NTLMv2 (NT hash) of the password is calculated by using an unsalted MD4 hash algorithm.
The security of MD4 and therefore NTLMv2 has been severely compromised and is considered Cryptographically Weak and lacks Collision Resistance.

NTLMv2, introduced in Windows Server NT 4.0 SP4, is a password-based challenge-response Authentication Mechanism.

NTLMv2 is intended as a cryptographically strengthened replacement for NTLMv1.

NTLMv2 was natively supported in Windows Server 2000, enhances NTLM security by hardening the protocol against many spoofing attacks, and adding the ability for a server to authenticate to the client.

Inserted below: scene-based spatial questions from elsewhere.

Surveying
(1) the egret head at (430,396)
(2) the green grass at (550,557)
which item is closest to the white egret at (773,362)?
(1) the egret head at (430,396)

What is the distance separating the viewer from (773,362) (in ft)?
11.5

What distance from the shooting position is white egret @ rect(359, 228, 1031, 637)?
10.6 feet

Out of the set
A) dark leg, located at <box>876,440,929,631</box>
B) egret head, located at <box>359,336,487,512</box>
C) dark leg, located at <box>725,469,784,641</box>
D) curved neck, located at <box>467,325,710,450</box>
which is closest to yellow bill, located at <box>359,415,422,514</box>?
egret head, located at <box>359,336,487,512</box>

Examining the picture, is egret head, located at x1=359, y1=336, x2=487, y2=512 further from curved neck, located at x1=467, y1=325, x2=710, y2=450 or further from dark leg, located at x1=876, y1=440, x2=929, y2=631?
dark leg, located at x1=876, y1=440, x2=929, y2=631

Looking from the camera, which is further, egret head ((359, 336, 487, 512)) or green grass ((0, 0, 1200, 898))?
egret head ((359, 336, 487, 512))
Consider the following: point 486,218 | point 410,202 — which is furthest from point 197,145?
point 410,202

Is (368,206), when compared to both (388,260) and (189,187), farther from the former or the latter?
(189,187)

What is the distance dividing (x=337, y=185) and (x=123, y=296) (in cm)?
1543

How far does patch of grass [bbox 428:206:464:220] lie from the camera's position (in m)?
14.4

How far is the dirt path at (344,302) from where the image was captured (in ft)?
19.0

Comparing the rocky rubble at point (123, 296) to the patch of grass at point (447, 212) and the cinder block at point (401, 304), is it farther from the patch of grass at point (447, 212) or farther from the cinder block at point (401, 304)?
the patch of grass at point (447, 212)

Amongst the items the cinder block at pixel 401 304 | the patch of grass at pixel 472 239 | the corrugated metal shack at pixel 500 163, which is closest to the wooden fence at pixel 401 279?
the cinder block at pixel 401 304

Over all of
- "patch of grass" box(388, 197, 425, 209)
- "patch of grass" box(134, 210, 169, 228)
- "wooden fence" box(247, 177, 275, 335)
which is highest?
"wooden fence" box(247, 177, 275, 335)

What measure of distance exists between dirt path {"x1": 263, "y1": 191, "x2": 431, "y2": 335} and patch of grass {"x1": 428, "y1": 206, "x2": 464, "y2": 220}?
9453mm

NTLMv2 sends two responses to an 8-byte server challenge.

Each response contains a 16-byte HMAC-MD5 hash of the server challenge, a fully/partially randomly generated client challenge, and an HMAC-MD5 hash of the user's password and other identifying information.

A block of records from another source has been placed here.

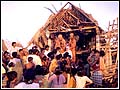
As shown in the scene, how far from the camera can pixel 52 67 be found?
15.5 feet

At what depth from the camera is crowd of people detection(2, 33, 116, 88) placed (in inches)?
186

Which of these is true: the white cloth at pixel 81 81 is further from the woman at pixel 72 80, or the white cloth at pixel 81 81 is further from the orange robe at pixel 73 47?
the orange robe at pixel 73 47

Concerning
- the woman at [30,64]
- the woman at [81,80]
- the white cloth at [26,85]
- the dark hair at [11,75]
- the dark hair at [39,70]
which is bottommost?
the white cloth at [26,85]

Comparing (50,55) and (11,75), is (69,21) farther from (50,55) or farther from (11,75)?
(11,75)

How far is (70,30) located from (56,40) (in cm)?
17

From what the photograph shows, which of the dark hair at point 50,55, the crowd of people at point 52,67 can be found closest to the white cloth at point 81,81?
the crowd of people at point 52,67

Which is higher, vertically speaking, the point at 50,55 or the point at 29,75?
the point at 50,55

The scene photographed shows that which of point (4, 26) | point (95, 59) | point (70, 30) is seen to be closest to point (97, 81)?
point (95, 59)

The two responses differ in the format of the client challenge. The shorter response uses an 8-byte random value for this challenge.

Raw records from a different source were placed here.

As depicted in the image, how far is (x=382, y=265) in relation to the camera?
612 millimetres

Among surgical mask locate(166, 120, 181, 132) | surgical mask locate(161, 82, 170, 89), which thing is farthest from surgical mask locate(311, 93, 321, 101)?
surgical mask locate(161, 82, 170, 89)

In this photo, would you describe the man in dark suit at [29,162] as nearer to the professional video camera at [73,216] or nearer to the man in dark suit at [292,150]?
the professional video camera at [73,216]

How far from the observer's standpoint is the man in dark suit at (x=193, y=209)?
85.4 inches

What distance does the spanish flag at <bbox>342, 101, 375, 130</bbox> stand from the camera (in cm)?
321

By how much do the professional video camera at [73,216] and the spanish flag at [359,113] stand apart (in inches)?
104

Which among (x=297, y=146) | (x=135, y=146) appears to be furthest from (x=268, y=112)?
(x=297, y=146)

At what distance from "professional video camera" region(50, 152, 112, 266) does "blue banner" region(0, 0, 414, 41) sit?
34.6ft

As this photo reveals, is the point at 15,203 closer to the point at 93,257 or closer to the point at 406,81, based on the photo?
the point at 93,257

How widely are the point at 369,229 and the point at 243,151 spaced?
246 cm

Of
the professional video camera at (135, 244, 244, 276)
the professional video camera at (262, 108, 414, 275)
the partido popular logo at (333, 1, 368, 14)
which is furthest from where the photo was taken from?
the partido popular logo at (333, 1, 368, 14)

In order to verify the response, the server must receive as part of the response the client challenge.

For this shorter response, the 8-byte client challenge appended to the 16-byte response makes a 24-byte package which is consistent with the 24-byte response format of the previous NTLMv1 protocol. In certain non-official documentation (e.g. DCE/RPC Over SMB, Leighton) this response is termed LMv2.